[Data extracted from a collection]
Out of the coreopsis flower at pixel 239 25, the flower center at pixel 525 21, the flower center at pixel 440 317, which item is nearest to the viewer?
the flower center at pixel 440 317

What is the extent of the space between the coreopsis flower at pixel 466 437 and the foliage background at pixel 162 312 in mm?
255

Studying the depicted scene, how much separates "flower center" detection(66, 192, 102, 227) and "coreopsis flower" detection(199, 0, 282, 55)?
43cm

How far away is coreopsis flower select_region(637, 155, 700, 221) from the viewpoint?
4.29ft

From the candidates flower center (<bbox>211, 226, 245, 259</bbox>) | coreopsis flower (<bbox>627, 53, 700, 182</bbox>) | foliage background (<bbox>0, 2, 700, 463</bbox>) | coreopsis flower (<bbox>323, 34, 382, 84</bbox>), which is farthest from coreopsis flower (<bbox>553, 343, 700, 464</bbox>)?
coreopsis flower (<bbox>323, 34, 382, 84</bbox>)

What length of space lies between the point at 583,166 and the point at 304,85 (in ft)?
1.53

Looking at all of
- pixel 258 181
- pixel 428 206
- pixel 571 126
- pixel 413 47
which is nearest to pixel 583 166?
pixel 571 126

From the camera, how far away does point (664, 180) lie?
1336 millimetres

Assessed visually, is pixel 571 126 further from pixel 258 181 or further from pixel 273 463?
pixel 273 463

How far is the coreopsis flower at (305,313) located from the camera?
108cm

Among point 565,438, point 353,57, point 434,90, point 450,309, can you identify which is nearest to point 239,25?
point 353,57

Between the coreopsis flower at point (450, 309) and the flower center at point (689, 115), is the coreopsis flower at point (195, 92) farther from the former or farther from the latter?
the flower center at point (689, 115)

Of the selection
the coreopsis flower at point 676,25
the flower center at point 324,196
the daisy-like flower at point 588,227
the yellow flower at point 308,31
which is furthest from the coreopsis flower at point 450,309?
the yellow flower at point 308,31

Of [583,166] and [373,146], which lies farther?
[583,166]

§ **GIVEN TASK**: Lay out the items from the line containing "How far is the" through the end as a two-column CSV with the header text,answer, one row per item. Put each item's text and its answer in separate quoted fields, with line breaks turned into spaces.

§ **RESPONSE FOR THIS EXERCISE**:
text,answer
"How far is the coreopsis flower at (305,313) located from the camera?","108cm"
"Among point 565,438, point 353,57, point 434,90, point 450,309, can you identify which is nearest to point 239,25?","point 353,57"
"Between the coreopsis flower at point (450, 309) and the flower center at point (689, 115), is the coreopsis flower at point (195, 92) farther from the former or farther from the latter?","the flower center at point (689, 115)"
"Of the selection the coreopsis flower at point 676,25 the flower center at point 324,196 the daisy-like flower at point 588,227 the yellow flower at point 308,31 which is furthest from the coreopsis flower at point 450,309?","the yellow flower at point 308,31"
"Of [583,166] and [373,146], which lies farther?","[583,166]"